- [Input data]:
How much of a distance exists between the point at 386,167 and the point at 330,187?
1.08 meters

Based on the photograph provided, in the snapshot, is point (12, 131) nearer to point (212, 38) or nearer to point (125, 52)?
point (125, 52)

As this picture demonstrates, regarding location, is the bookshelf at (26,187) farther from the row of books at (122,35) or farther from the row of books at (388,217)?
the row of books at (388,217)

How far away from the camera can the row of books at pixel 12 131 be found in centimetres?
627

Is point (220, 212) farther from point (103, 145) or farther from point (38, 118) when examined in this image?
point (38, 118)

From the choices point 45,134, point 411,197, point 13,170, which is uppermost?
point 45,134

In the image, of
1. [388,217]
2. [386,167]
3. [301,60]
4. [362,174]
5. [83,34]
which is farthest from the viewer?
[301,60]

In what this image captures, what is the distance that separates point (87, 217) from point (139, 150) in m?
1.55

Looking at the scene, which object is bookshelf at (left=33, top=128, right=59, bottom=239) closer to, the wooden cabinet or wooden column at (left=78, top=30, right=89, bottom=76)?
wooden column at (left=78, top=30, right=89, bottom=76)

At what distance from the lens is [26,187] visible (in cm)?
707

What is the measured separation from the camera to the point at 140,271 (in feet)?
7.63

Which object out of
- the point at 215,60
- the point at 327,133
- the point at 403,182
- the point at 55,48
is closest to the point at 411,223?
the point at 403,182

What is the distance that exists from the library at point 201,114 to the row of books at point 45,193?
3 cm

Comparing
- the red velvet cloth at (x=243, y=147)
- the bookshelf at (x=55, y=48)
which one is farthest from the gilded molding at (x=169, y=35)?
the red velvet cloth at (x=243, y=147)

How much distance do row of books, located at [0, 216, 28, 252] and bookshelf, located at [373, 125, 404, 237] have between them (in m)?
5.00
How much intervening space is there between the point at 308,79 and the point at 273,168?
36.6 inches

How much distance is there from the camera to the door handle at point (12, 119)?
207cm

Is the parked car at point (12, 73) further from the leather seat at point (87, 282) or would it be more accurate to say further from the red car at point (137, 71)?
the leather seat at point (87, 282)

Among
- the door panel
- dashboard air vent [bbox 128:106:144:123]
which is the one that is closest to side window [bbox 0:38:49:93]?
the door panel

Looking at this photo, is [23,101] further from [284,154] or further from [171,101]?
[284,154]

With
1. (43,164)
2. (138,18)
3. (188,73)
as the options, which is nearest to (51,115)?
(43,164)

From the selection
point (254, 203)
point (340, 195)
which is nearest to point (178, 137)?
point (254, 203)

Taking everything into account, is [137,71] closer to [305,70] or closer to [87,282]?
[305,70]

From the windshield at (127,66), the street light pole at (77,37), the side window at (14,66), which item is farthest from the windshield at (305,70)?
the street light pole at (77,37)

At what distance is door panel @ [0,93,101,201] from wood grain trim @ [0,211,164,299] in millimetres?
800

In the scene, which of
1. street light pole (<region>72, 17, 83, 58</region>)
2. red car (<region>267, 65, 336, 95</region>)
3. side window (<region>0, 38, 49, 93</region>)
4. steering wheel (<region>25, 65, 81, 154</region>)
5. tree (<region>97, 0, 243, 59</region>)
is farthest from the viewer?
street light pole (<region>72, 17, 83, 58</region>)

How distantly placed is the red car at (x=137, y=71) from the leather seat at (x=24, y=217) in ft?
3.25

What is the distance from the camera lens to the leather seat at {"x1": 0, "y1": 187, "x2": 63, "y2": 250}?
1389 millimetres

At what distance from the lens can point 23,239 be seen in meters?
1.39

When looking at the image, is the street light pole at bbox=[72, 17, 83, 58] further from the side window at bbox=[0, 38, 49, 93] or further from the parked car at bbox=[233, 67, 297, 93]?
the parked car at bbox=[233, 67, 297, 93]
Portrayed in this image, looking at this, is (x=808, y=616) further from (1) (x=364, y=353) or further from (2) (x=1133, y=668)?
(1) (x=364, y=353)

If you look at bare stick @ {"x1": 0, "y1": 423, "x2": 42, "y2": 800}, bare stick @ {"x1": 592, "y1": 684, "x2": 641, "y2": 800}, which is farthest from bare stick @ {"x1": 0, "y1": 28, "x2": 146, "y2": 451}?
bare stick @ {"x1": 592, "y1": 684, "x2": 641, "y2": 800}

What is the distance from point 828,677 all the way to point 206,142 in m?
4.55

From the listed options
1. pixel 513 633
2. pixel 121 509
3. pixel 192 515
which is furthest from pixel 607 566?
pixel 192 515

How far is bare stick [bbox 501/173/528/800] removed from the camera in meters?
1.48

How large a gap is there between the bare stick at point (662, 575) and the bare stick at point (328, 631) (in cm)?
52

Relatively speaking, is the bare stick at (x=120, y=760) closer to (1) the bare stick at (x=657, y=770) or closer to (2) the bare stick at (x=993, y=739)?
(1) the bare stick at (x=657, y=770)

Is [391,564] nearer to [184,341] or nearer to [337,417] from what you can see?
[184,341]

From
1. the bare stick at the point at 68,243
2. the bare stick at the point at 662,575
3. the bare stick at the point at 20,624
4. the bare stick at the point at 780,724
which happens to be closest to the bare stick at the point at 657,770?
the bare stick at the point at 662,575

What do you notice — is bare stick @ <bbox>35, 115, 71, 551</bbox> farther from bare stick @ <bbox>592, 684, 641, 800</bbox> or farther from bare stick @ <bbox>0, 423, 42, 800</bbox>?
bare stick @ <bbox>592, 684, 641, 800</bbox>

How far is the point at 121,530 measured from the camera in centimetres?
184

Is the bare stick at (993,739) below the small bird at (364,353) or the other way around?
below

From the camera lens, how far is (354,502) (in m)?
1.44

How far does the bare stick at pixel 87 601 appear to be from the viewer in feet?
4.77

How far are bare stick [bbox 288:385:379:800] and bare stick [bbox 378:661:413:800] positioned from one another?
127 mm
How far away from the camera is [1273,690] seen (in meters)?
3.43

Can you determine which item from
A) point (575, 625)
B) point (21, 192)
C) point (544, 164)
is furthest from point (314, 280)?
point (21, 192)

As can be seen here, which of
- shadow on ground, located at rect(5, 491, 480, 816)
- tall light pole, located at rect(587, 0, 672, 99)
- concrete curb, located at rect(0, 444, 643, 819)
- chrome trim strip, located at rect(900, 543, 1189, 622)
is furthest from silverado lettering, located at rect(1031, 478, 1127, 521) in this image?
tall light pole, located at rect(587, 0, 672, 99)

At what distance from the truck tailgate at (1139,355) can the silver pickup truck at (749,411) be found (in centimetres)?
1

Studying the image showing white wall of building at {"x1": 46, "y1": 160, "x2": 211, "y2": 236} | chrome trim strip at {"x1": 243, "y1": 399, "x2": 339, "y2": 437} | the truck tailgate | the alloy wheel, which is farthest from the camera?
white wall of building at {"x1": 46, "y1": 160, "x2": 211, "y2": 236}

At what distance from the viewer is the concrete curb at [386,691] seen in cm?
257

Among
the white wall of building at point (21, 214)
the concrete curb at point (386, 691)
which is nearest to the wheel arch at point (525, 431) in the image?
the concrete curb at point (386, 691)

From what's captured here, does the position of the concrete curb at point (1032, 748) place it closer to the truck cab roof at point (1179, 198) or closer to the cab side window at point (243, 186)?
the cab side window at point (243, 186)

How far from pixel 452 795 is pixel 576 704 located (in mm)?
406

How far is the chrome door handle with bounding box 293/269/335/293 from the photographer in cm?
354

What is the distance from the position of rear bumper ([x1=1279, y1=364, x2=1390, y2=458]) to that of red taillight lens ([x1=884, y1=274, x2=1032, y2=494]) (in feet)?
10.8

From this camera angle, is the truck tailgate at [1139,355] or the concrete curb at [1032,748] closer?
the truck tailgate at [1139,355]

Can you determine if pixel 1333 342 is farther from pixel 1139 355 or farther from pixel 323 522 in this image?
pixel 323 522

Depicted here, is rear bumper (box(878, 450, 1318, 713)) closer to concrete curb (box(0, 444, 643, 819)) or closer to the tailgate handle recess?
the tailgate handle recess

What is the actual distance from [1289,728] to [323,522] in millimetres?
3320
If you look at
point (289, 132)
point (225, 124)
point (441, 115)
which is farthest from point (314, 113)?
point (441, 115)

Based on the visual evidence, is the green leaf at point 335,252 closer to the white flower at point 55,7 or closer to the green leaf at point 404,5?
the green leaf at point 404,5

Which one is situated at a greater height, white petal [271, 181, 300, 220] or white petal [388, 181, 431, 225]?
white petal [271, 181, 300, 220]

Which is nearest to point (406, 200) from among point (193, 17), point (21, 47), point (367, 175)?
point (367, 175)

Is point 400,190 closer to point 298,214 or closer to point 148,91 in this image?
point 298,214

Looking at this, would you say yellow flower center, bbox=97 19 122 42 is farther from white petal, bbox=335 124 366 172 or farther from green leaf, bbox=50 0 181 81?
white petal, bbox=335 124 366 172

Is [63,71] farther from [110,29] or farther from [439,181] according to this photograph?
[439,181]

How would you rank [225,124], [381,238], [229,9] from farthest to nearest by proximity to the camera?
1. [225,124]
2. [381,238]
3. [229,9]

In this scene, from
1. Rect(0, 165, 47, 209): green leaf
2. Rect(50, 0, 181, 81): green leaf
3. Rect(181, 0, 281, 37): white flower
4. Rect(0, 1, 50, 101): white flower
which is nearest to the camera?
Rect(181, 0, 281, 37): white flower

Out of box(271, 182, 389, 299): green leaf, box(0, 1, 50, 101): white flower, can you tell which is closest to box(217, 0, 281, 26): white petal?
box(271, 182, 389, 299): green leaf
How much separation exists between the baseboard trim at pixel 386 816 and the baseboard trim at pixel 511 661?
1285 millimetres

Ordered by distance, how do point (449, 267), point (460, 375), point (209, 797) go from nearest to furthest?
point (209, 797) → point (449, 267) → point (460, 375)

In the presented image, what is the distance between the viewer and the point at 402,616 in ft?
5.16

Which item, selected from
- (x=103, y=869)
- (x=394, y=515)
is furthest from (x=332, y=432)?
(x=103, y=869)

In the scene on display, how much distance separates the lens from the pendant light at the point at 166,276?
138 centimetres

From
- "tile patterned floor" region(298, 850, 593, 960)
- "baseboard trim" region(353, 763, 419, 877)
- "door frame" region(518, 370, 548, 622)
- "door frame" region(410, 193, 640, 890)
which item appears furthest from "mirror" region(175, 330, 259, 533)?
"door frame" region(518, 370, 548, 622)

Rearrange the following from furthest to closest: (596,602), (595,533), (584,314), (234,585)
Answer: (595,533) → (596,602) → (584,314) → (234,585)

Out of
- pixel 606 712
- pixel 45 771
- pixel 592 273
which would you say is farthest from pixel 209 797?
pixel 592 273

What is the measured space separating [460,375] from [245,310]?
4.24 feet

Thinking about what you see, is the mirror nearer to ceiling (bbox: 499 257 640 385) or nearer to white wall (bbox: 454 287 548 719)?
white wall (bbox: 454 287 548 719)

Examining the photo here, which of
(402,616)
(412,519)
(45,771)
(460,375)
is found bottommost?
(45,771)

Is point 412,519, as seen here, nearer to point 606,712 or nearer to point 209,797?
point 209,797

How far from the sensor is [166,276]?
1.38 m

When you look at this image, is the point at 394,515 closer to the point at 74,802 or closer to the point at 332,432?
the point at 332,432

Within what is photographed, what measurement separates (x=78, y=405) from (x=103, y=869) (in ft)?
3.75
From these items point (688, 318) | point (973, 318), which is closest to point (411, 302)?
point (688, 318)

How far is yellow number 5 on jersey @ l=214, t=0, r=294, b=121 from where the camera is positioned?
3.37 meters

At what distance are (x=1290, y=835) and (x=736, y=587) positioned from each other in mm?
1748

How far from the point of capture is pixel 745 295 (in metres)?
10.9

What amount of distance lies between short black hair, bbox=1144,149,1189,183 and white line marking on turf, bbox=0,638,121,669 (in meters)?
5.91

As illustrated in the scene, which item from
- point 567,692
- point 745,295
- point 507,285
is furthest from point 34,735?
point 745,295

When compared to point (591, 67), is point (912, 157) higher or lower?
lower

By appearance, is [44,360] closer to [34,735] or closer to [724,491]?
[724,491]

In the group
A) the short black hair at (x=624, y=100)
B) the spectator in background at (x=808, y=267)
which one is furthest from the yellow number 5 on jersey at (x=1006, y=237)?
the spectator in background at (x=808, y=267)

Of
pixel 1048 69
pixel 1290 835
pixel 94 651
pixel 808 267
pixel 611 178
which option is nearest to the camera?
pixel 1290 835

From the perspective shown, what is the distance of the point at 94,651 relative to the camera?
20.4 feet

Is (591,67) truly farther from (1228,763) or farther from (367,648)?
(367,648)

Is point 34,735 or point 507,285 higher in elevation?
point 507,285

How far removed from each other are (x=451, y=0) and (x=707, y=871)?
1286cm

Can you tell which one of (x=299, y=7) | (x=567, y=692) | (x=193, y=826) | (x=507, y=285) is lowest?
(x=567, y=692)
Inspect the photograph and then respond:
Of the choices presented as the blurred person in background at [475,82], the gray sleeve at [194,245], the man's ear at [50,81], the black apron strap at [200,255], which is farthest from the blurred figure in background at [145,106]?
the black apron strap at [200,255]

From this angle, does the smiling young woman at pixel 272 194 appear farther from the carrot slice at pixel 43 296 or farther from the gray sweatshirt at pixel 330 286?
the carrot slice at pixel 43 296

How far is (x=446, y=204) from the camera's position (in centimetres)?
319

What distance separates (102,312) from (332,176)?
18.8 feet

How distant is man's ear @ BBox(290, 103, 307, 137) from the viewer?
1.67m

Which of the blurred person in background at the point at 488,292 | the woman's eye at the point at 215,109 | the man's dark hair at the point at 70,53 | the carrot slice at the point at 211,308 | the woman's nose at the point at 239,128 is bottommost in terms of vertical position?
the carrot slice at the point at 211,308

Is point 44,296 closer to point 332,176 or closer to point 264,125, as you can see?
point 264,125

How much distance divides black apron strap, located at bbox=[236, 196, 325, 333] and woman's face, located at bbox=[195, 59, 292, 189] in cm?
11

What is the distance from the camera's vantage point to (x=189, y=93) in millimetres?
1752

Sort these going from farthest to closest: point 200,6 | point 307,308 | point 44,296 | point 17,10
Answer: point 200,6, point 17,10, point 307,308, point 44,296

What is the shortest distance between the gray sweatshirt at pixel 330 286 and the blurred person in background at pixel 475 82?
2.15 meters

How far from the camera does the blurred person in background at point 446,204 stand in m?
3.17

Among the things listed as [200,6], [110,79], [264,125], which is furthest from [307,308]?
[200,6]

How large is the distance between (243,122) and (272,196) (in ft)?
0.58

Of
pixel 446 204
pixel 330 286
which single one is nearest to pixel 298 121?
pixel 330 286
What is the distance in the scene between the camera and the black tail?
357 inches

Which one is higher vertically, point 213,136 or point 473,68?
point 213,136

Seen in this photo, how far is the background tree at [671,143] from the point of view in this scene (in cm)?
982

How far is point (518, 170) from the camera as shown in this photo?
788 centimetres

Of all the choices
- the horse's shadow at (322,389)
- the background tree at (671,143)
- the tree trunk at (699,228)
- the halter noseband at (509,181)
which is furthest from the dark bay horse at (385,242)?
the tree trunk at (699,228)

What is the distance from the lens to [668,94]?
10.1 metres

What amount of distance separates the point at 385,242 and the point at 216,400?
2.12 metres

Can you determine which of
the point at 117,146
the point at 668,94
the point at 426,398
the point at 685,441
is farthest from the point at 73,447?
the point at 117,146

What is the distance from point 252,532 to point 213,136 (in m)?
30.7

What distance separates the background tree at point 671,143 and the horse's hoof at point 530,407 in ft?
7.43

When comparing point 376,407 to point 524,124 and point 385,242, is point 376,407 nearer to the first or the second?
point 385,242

- [Exercise]:
Please put the listing above, from the line containing "When comparing point" through the end of the listing, into a JSON list of strings with one string per line and blank lines left out.

- [Written solution]:
[
  "When comparing point 376,407 to point 524,124 and point 385,242, is point 376,407 nearer to the first or the second?",
  "point 385,242"
]